> **THE EXERCISE**
Condense the paragraph of the Neil Reimer interview that begins "In 1942, I went from being a student" into a short bulleted list of its main facts.

> **PASSAGE GIVEN**
Horse Sense And Organizing

An Interview with Neil Reimer

Neil Reimer passed away at the age of 89 on March 29, 2011. We are re-posting this Our Times 2004 interview with him in his honour. He was, says Communications, Energy and Paperworkers Union president Dave Coles, "a giant of the labour movement," and will be missed.


In 1942, I went from being a student at the University of Saskatchewan to working at the Consumers Cooperative Refinery, in Regina. I was assigned to the refinery, which was considered to be an essential industry, by the War Labour Board. Most of us who worked there were farm boys. We weren't used to industrial life. Here, all of a sudden, your hours were managed; you were told when to work; what to do; how; and to be careful what you said. It all seemed very strange to me.

"At first the workers thought I was being hired by the company to fight the union, so they decided to send four people over to talk to me, to see if it was true. I said, 'You know, we're not going to get very far at 35 cents an hour! I'm surprised you haven't got one already.'"
(Photograph: Robert Hatfield)

> **STORED ROWS**
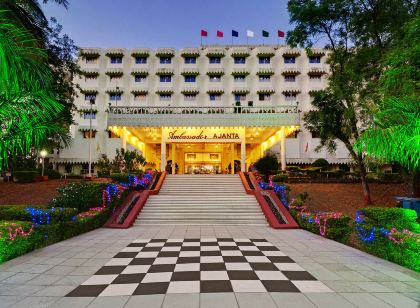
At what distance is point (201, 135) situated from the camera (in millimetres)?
24266

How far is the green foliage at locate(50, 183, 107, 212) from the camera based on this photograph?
464 inches

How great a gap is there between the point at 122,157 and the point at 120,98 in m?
21.0

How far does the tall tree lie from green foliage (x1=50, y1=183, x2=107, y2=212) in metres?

> **SOLVED EXERCISE**
- In 1942, Reimer left studies at the University of Saskatchewan to work at the Consumers Cooperative Refinery in Regina.
- The War Labour Board assigned him there because the refinery counted as an essential industry.
- Most of the workers were farm boys unused to industrial life.
- Their hours, duties and methods were dictated, and they had to watch what they said.
- Reimer found it all very strange.